Puducherry Lieutenant Governor Kiran Bedi completed two years in office on May 28. That was the day she had said she was going to quit, in an open letter to citizens of Puducherry (she also said she'd informed her 'seniors', whoever they are).

The Union territory has a Congress government and friction between the lieutenant governor and Chief Minister V Narayanasamy is no secret.

Bedi made a WhatsApp group to monitor the punctuality of officials. Narayanasamy said government officials could not become part of groups on social media and asked them not to take orders from the lieutenant governor without informing him first.

He also asked officials not to meet the lieutenant governor without cabinet permission.

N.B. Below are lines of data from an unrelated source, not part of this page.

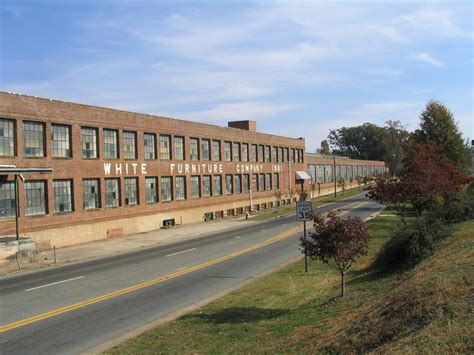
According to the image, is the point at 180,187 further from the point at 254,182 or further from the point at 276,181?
the point at 276,181

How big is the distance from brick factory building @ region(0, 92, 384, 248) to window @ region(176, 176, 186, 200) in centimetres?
10

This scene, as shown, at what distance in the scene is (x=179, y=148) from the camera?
48812mm

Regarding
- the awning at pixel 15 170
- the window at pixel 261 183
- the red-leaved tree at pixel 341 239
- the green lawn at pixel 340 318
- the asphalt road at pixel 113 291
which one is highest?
the awning at pixel 15 170

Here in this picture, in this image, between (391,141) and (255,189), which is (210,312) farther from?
(391,141)

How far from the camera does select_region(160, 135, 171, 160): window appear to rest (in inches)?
1797

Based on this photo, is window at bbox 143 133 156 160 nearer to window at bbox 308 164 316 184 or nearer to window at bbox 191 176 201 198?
window at bbox 191 176 201 198

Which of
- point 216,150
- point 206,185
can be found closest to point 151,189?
point 206,185

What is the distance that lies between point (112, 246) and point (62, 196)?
510cm

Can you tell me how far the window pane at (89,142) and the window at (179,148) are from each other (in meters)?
11.9

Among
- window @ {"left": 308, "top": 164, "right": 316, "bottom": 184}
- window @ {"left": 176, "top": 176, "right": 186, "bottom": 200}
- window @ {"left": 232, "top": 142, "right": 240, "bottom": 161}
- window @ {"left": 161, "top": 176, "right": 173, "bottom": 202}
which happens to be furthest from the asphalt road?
window @ {"left": 308, "top": 164, "right": 316, "bottom": 184}

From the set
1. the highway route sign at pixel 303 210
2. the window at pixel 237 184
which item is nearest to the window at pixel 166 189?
the window at pixel 237 184

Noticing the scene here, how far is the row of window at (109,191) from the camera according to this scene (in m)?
30.3

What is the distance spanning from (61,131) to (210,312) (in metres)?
24.1

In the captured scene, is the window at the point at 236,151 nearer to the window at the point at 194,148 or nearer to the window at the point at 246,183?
the window at the point at 246,183
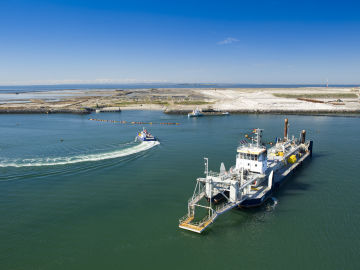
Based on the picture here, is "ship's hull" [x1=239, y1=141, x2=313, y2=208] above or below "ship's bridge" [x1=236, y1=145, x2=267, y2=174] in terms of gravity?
below

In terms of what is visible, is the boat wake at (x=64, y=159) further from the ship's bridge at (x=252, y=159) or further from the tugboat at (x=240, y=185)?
the ship's bridge at (x=252, y=159)

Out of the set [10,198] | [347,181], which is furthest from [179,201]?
[347,181]

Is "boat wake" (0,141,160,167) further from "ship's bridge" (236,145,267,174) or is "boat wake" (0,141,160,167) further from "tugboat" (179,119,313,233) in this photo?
"ship's bridge" (236,145,267,174)

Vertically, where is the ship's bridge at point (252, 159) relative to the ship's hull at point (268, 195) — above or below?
above

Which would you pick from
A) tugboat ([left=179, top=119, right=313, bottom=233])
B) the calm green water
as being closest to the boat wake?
the calm green water

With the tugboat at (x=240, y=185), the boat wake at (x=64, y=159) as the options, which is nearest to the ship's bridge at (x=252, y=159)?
the tugboat at (x=240, y=185)

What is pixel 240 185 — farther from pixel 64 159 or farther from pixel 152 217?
pixel 64 159

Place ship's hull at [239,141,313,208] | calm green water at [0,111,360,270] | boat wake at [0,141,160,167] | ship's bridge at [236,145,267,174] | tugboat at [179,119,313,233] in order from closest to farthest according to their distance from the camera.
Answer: calm green water at [0,111,360,270], tugboat at [179,119,313,233], ship's hull at [239,141,313,208], ship's bridge at [236,145,267,174], boat wake at [0,141,160,167]
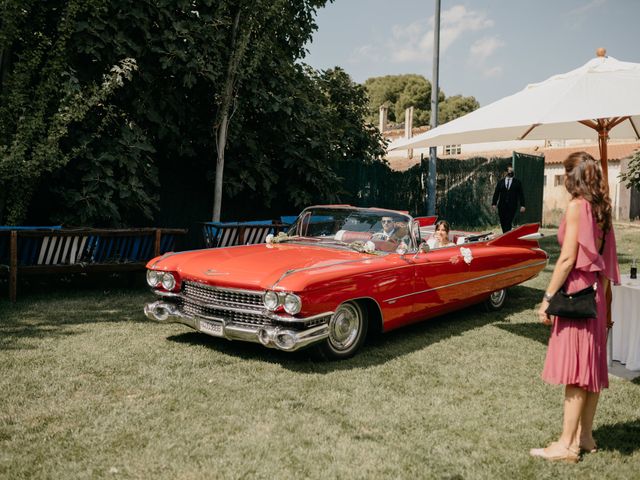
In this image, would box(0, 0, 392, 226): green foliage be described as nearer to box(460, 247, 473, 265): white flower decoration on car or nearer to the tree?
the tree

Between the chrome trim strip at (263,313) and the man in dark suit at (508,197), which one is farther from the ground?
the man in dark suit at (508,197)

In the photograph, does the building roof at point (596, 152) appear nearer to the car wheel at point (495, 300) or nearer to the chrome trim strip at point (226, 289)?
the car wheel at point (495, 300)

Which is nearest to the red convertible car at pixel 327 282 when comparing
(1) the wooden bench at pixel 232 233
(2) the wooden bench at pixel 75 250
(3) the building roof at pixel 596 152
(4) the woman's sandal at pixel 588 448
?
(4) the woman's sandal at pixel 588 448

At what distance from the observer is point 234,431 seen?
12.7ft

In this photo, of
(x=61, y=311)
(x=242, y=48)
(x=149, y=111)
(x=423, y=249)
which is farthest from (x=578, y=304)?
(x=242, y=48)

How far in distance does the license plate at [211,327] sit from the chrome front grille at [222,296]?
17cm

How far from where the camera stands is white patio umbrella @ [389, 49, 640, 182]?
483 centimetres

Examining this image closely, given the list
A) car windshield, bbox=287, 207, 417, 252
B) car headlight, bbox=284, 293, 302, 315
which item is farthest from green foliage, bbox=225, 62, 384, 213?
car headlight, bbox=284, 293, 302, 315

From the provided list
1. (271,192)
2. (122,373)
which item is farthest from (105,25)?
(122,373)

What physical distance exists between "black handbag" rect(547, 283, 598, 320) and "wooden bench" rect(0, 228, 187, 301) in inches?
255

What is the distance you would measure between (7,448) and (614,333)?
16.1ft

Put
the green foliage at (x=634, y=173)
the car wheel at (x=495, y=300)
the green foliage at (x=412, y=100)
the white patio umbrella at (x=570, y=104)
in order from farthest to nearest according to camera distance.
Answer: the green foliage at (x=412, y=100)
the green foliage at (x=634, y=173)
the car wheel at (x=495, y=300)
the white patio umbrella at (x=570, y=104)

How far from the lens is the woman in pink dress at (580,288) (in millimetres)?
3520

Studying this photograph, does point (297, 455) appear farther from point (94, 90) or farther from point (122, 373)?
point (94, 90)
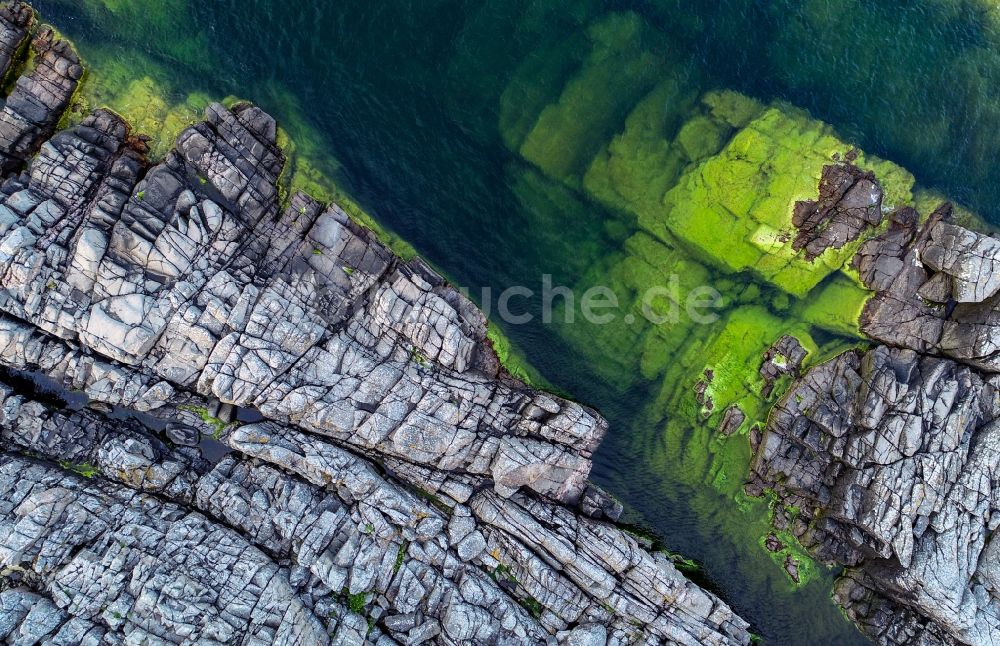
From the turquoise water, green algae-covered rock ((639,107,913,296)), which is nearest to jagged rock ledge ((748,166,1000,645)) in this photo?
the turquoise water

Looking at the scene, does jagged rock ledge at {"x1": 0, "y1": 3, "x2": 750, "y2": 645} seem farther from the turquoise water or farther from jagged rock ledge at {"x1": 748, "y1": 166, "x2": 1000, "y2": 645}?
jagged rock ledge at {"x1": 748, "y1": 166, "x2": 1000, "y2": 645}

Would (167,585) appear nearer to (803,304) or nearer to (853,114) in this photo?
(803,304)

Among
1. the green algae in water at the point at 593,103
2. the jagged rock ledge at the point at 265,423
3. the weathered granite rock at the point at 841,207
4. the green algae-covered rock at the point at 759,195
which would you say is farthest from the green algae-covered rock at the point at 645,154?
the jagged rock ledge at the point at 265,423

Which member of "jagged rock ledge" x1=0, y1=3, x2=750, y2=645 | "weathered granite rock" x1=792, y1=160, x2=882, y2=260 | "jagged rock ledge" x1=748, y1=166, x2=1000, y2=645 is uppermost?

Bedi ignored all this and administered the oath of office to three nominated BJP legislators -- a job which is usually done by the speaker of the legislative assembly though the lieutenant governor has the power to do. But Narayanasamy saw red.

The tension between the Delhi government and successive lieutenant governors is no secret.

In Bengal relations between Chief Minister Mamata Banerjee and Governor Keshari Nath Tripathi are extremely strained since 2017.

'The Raj Bhavan is not a department of the state government and it is open to every citizen to approach him for redressal of his or her grievances,' Tripathi observed.

'It is wrong to say that Raj Bhavan has become the office of the BJP or the RSS' Tripathi declared after Banerjee charged him with interfering in her handling of law and order.

The trigger was communal violence in Baduria and Banerjee said the governor called her and castigated her for not bringing the violence under control.

Both the governor and the President enjoy an enormous array of 'grey' powers.

All parties criticise these when in the Opposition. But why does no government dismantle them when these parties come to power?